July 12, 2019

Sokoban as a testbed for plan recognition



The easiest way for teaching Artificial Intelligence is a game in which a task has to be fulfilled. In contrast to a real robotics problem, the position of the player is available by default and no image recognition problem is there. What is not available is the algorithm for playing the game alone. In the screenshot a simplified version of the Sokoban game is shown. Sokoban is more complicated than only follow a line, but it's not too complex to program the game. The underlaying physics engine which is calculating if a box can be pushed or not can be implemented in under 20 lines of code.
What makes the game interesting is, that apart form it's simple GUI the underlying state space is huge. The player can push the boxes in thousands position on the screen. He can first push the first box or do the task in another sequence.
The interesting question is how to solve the game? A naive approach would follow the tictactoe principle which means, that gametree is generated and then a node in the graph is identified. Let us use this strategy in the Sokoban domain. According to the screenshot, both boxes are on the top left and they should be pushed to the bottom right. For doing so the robot can move into four directions. Figuring out the next actions isn't so complicated. Or it is complicated if we are going into the details.
A simple calculation will show, that if we want to plan 8 steps ahead, the total amount of possible actions is 4*4*4*4*4*4*4*4=65536. If we want to bring both boxes to the goal position, a human player will need around 60 steps for executing the task. The resulting gametree contains of 4^60=1.329228e+36 nodes. 10^36 is too much even if somebody would utilize the latest generation of Nvidia graphics card. The insight is, that Sokoban can't be solved with Artificial Intelligence.
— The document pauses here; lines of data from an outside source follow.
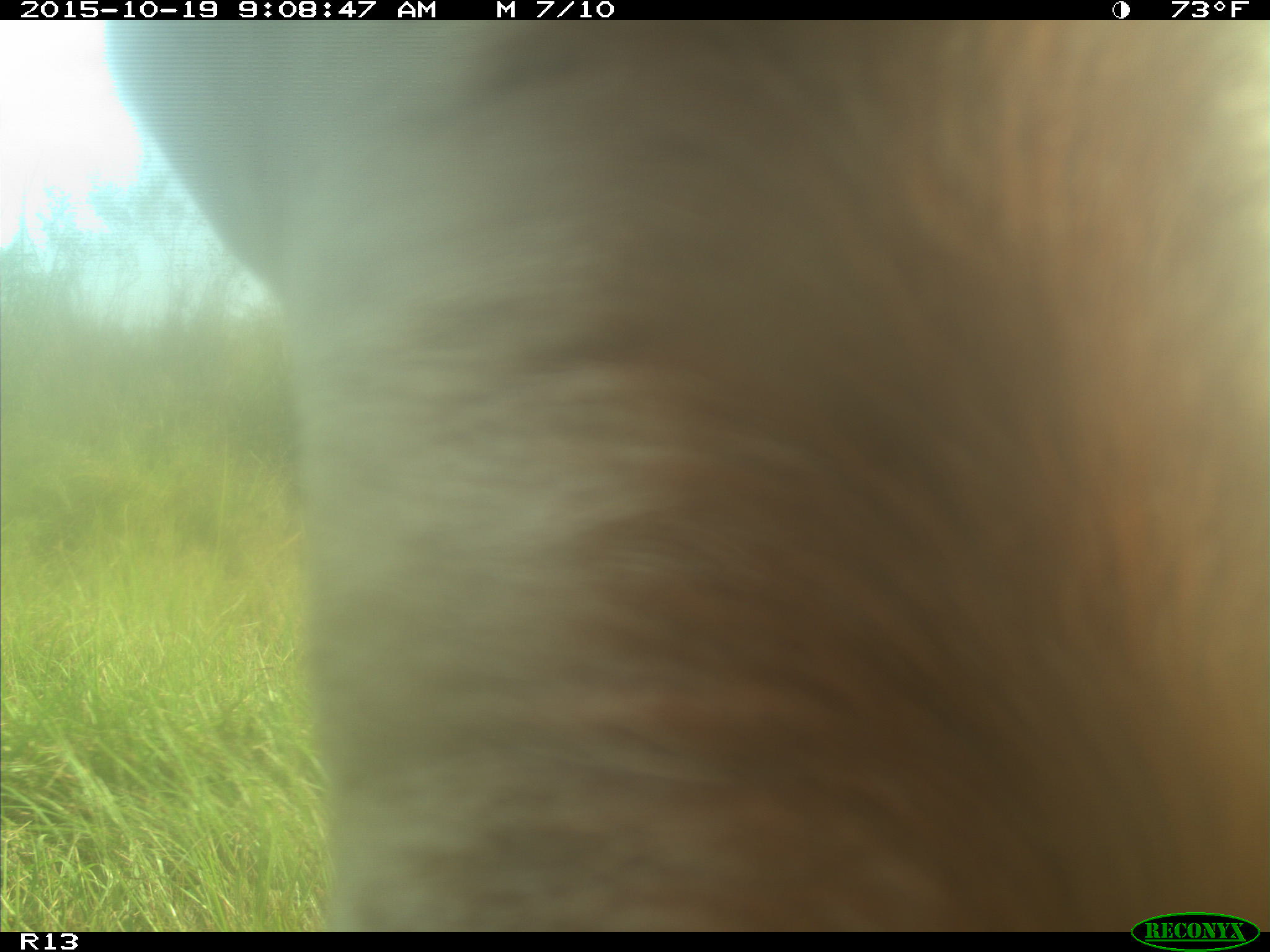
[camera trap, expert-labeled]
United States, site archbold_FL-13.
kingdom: Animalia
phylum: Chordata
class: Mammalia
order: Artiodactyla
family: Bovidae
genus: Bos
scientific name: Bos taurus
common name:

To overcome the bottleneck with the exploding state space, something different from AI planning has to be utilized which is called plan recognition. The idea is to invent a plan notation first, track the human actions if he fulfills the plan, and then use the model for hierarchical planning. Let us describe the details. Plan notation means, to define in the Sokoban game a language for human machine communication. The goal of the game is to push the boxes to a certain position on the map. So we need a command like “pushbox(boxid,target)”. We can simplify the syntax by defining two separate skills: “pushbox1tobottomright”, “pushbox2tobottomright”. To fulfill such macro-actions, a helper skill is needed which has to do with the movement of the robot. We are defining addtional skills which are “movetobox1”, “movetobox2”. Now we can formulate the plan in the plan notation:
“movetobox1”
“pushbox1tobottomright”
“movetobox2”
“pushbox2tobottomright”
The next step is to ground the skills. Grounding means, that the gamelog of the sokoban game is annotated with skill names. This is the core idea of plan recognition. To be more specific: if the player moves the robot to box1, then the parser should print out the skill name. To realize such a requirement, the physics engine of sokoban gets extended with new action names. That means, we can send the high level command “Movetobox1” to the physics engine and as a result the absolute position of the robot get's modified.
To make the explanation a bit shorter, the idea is to construct the gametree with the help of the newly defined high level skills. This transforms the Sokoban game into a symbolic game which has a smaller state space.